AMD APP: Getting Device Assembly

Sometimes it is useful to look at the intermediate and assembly code for GPU programs.  This can lead to some interesting performance insights, especially for compiler writers.  Unfortunately, the AMD APP SDK is a bit limited on Linux, and the AMD APP KernelAnalyzer, which conveniently dumps the AMDIL and Device ISA for an OpenCL kernel, is not available on Linux.  However, digging through the AMD APP OpenCL Programming Guide, one finds an environment variable that can be used for the same purpose: GPU_DUMP_DEVICE_KERNEL.

According to the programming guide, this environment variable can take one of three values:

1 Save intermediate IL files in local directory.
2 Disassemble ISA file and save in local directory.
3 Save both the IL and ISA files in local directory.

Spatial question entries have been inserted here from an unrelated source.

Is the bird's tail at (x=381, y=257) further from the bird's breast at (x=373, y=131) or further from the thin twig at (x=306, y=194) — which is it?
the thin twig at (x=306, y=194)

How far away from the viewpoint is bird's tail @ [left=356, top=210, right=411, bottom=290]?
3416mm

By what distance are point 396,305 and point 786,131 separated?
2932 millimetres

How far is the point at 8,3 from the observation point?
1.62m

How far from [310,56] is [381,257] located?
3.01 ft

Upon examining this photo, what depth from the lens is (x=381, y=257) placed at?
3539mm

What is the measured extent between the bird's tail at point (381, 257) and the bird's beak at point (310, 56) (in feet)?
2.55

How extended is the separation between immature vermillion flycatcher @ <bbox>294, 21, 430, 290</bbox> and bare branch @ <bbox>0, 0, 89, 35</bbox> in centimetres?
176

Therefore, if you run your OpenCL program with:

$ GPU_DUMP_DEVICE_KERNEL=3 ./my-program

You will get two files in your local directory: [kernel-name]_[device-name].il and [kernel-name]_[device-name].isa, which contain AMDIL and Device ISA disassembly, respectively.

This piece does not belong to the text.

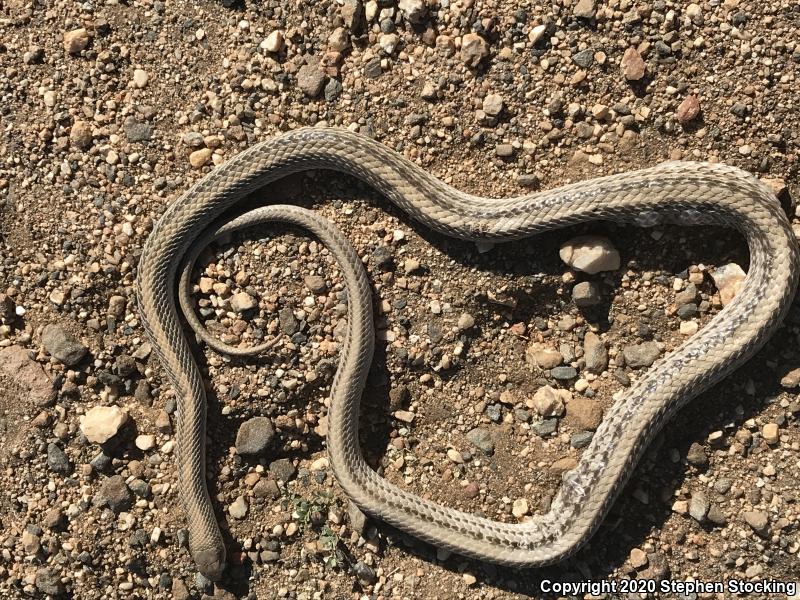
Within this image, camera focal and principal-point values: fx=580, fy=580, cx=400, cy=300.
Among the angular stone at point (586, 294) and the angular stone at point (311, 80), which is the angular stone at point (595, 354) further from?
the angular stone at point (311, 80)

Posted Thu 09 February 2012 by Justin Holewinski in Programming (GPU, OpenCL, AMD)

LLVM 3.0: PTX Backend

NOTE: The information is this article only applies to LLVM 3.0 and 3.1. As of LLVM 3.2, the PTX back-end has been replaced with the NVPTX back-end.

With the release of LLVM 3.0, the PTX back-end is now in a fairly usable state.  It even integrates with the Clang OpenCL front-end to produce correct PTX code usable by the nVidia OpenCL run-time.  However, please note that the back-end is still experimental and there are unimplemented features.  As always, please post any questions to the llvm-dev mailing list.

In this post, I aim to give a quick overview of how to use the back-end to compile OpenCL kernels.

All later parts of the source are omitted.